I left Washington in 1973, renouncing and judging the place I was born. The blind company-town attitudes were restricting. I was embarrassed to actually know high school sports stars who married the cheerleader, tried triple-A baseball, got the girl pregnant then ended up drinking too much and working for the local beer distributor. It was too small for me. When I left, I failed to appreciate the desert I had grown up wandering about. Obvious as it was, I never really considered I grew up a desert kid.
I rejected all things nuclear in a most vocal way, especially the culture of denial and boosterism in Richland and the surrounding towns that allowed otherwise intelligent people to dismiss the downwind incidence of cancer at rates five to twenty times higher than average as being coincidental or the product of Western Washington liberals’ communist-inspired fantasies. People were being made sick and were dying, and I was angry. Nobody wanted to hear about it.

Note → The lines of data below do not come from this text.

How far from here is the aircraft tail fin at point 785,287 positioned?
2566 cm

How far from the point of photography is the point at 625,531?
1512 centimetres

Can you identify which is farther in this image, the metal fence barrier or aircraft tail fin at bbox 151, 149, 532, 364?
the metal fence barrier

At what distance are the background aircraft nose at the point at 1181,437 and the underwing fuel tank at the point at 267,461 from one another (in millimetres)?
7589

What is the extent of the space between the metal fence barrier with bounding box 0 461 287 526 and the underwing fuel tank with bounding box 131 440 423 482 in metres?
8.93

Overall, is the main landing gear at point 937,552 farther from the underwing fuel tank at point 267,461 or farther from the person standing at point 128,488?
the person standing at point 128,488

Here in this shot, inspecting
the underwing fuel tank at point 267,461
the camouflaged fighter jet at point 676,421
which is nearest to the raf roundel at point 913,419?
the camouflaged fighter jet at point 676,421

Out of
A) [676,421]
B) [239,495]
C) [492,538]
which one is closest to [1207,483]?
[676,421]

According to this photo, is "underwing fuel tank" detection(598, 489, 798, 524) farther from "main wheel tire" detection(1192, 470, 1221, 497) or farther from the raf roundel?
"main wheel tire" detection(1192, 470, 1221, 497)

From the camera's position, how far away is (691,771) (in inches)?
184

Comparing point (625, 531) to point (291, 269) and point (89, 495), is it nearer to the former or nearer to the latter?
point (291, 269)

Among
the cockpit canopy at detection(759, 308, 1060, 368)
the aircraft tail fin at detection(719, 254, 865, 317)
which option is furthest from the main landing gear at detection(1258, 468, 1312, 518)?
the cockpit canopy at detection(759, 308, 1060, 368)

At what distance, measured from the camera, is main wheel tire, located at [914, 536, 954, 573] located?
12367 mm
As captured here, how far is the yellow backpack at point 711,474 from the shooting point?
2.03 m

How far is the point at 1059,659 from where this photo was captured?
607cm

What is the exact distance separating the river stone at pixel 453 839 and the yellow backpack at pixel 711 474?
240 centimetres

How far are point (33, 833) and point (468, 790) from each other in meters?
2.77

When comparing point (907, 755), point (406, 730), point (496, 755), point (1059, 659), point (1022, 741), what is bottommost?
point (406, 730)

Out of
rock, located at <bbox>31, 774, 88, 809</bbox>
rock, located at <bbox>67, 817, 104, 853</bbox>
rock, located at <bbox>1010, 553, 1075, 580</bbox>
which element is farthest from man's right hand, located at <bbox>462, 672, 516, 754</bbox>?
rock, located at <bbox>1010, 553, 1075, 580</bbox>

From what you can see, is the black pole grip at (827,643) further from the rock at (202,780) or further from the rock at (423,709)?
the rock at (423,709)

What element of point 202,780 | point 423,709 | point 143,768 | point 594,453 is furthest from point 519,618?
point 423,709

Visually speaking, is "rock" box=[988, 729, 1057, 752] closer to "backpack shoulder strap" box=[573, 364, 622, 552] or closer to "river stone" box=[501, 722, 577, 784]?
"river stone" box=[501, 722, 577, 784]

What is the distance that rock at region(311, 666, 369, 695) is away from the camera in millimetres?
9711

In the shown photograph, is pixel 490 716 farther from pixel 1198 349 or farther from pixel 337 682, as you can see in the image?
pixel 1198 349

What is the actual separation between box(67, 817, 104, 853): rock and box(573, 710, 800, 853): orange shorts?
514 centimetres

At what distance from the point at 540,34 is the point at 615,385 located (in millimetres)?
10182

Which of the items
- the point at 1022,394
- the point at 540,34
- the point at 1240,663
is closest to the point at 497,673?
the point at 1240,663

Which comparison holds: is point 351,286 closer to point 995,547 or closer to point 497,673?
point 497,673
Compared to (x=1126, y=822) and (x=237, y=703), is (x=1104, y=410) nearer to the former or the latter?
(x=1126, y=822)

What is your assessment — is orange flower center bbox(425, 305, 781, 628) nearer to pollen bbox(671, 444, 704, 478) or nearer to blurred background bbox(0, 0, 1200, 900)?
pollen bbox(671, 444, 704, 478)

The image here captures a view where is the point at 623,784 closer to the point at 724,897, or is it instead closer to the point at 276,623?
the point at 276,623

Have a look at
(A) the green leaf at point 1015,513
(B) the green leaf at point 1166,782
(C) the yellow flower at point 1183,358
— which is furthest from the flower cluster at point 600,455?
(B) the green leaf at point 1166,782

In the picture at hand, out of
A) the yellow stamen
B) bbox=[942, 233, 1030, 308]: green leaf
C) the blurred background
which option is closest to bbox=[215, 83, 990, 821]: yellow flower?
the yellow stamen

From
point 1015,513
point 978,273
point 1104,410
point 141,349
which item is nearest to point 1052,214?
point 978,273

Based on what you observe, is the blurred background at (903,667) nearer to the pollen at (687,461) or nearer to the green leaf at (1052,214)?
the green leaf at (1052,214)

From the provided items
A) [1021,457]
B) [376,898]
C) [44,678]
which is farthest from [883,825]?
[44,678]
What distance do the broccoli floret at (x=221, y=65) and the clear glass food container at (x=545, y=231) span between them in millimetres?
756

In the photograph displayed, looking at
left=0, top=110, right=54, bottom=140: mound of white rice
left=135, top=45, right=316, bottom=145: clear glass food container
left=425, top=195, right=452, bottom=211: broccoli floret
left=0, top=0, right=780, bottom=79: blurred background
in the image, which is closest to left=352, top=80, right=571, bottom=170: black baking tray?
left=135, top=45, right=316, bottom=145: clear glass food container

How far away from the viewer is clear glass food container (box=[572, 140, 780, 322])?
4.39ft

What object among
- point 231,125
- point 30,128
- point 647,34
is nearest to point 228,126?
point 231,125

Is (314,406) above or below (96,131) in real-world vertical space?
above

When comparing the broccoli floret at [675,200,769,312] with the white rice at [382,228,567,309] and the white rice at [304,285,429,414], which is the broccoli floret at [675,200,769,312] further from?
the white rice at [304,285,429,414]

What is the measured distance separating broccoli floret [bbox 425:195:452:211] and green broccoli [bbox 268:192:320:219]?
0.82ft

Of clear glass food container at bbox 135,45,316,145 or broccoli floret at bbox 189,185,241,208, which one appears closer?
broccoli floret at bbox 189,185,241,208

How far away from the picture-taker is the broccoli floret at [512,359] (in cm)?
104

I had to move to California to actually realize I’d lived in the desert, never having given it serious thought. Friends introduced me to Castaneda and Joshua Tree National Monument, which opened an immense wonderland in my heart as big as the real one accessed through Hidden Valley: a mystical world filled with open space, magic and reverberations of ancient wanderers’ voices.
Don Juan spoke about “power places” and I was sure I understood this, especially when visiting the California deserts. But I had forgotten about my own desert home. Could there be power in the Columbia Basin other than as a result of fission?
Later, on a road trip to Washington, I drove down the barren desert highway along the Columbia River, thirty miles above Hanford. I passed a bend in the river between Vernita and Vantage, which I’d driven past hundreds of times. Basalt walls rise vertically on both sides of the river, dark and imposing edifices with smooth beaches and backwater ponds bounded by reeds and scrub brush along the banks below. I stopped and sat for hours, hearing voices, sensing past inhabitants, imagining the timeless imprint of thousands of human footsteps. Native people, Anglo explorers, ranchers and farmers, season after season, fishing, camping, caring for the babies, telling stories, looking at the sky, sharing the knowledge of where the fish feed and knowing things would stay the same forever. Of course things changed, but that hot afternoon, the desert and the river came alive and I truly saw my first home with fresh eyes. And I remembered it: Big, empty and quiet.